# Body=sin, Soul=sin, Spirit=sinless?



## tdowns (Nov 14, 2007)

"Unfortunately the spirit body for all eternity is not an exclusive position of HP. I would hazard to guess a lot of Christians buy into it. It is part of the gnosticism that is a part of today's broadly Evangelical church like trichotomy."

This quote from another thread (can't remember who posted it) reminded me of a conversation I recently had with a friend of mine. He is close to Reformed in his thinking, appreciates the history of the Reformed Tradition, but struggles with Calvinism, TULIP, etc. Right now he is attending a Calvary Chapel.

So, we were discussing things, and to make a long story short, one of his arguments, was that he felt we were made of three parts, Body, Soul, and Spirit, and he felt, the Spirit, was the part that all of humanity had, that was not tainted with sin, and it was what "responded" to God, when drawn. So that all men CAN respond to God's call. It was contradictory at times, like all FREE WILL arguments.

Unfortunately, our conversation was cut short, and I did give some arguments against his thinking, but, it sure sounds like the poster above is right on, that there is a movement in the Calvary Chapel circles, etc. to push this "tri" thinking. But I'd never heard of the "tri" in the light, that, the Spirit was without sin?

Anybody know of this, "Spirit is not tainted by sin" theology? As mentioned in other thread, sounds gnostic


----------



## tdowns (Nov 14, 2007)

*Whoops....*

Missed the second S in sin....sorry.


----------



## VictorBravo (Nov 14, 2007)

Fixed the title.

I've heard of this sort of "theology", but mostly from New Age gurus. It really is a gnostic variation that seeks to allow for self-help redemption.


----------



## tdowns (Nov 14, 2007)

*Thanks....*

for the fix...

Yeah, I was kind of thrown back by it, this guy is a strong thinker, and been around a while, in many ways a solid Christian, and to say, we had a sinless spirit in our sinful body and soul...back to the gnostics we go! Next time we correspond, I'm going to ask him who he is reading.


----------



## PuritanCovenanter (Nov 14, 2007)

tdowns007 said:


> Anybody know of this, "Spirit is not tainted by sin" theology? As mentioned in other thread, sounds gnostic



I have never heard this before. I attended a Horizon Fellowship for a very short time with a friend and it doesn't sound like what I heard. BTW, Horizon Fellowships are the next best thing to Calvary Chapel's. In fact their teaching said outside of Christ the Spirit was now dead in sin because of the fall. It needed to be made alive. Man's spirit was dead in sin and separated from God because of the fall. In their teaching the spirit was where we needed to be made alive so we could commune with God. 

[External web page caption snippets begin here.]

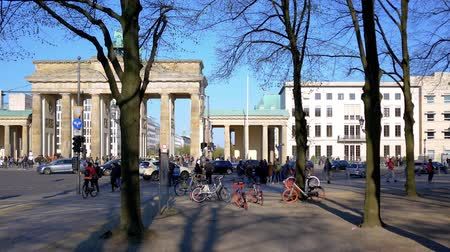 tor : BERLIN, GERMANY - APRIL 15, 2019: Tourists And Traffic At Brandenburger Tor, Brandenburg Gate, In Berlin, Germany In Spring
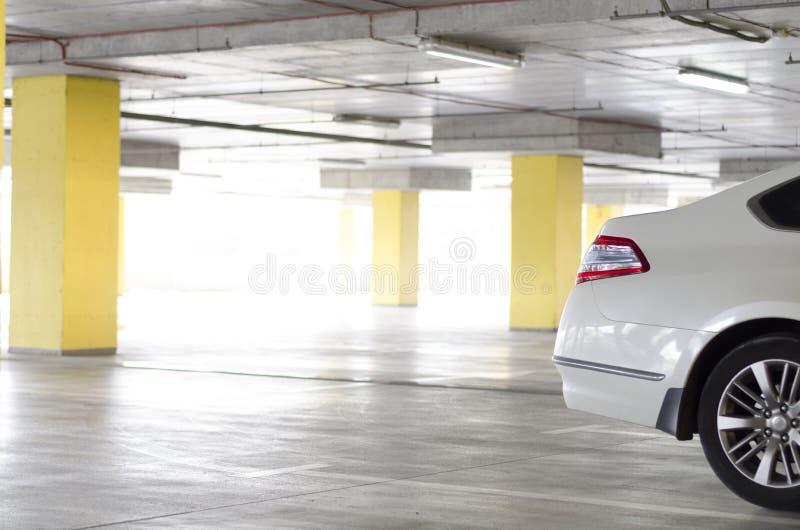 Achterlicht van witte auto op parkeren royalty-vrije stock foto's
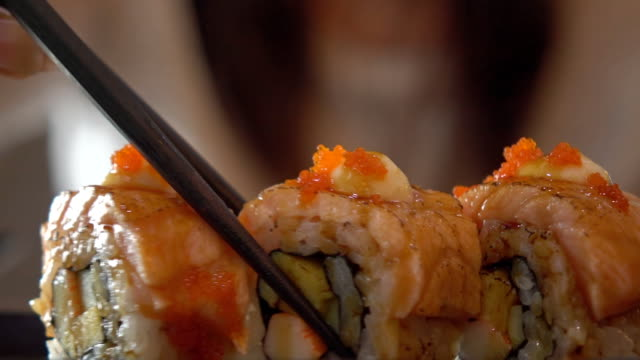 sushi roll with salmon - sushi video stock e b–roll
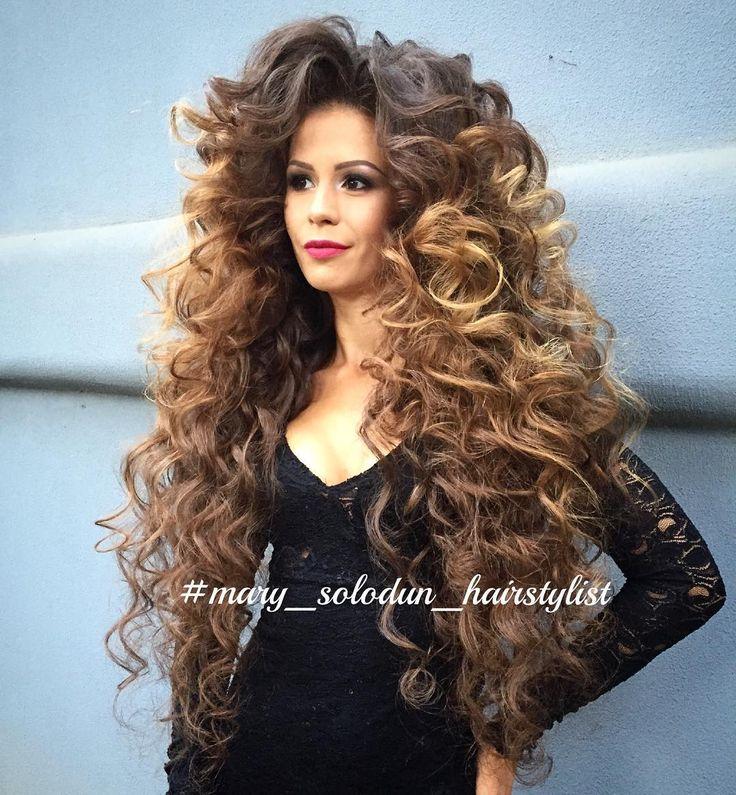 А что я вам хочу показать  сегодня вечером?  #АнриалКрасотку Иру с супер-объемными локонами ) Сразу скажу ➡️➡️ волосы у модели свои - дополнительных волос и подкладок нет!!! И секрет этой фантастической длины волос я тоже расспросила, но☝️ пообещала хранить эту тайну) Как думаете, сколько нужно времени чтоб отрастить такую длину? И какая длина волос на ваш взгляд идеальная?  Делитесь в комментах своим впечатлениями о нашей укладке, задавайте вопросы, не стесняйтесь... А самых акти...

If I am not mistaken I do think that when the spirit is made alive they believe it is where we commune with God and sin doesn't attack the soul from this part of our being like it does from the flesh. But it has been a while.


----------



## RamistThomist (Nov 14, 2007)

P1 the spirit is part of your 'person,'
P2 and if the spirit is sinless then it doesn't need to be redeemed,
P3 and if it doesn't need to be redeemed, then Christ didn't die for the spirit,
-------------------------------------------------
C1: Christ really didn't die for your friend (assuming he is a peson).


----------



## RamistThomist (Nov 14, 2007)

this sounds like an interesting implication of tri-chotomy


----------



## VictorBravo (Nov 14, 2007)

Spear Dane said:


> this sounds like an interesting implication of tri-chotomy



Heh, only two thirds of each of us have to be redeemed. Sounds like a good discount. We are 33% less sinful than we thought!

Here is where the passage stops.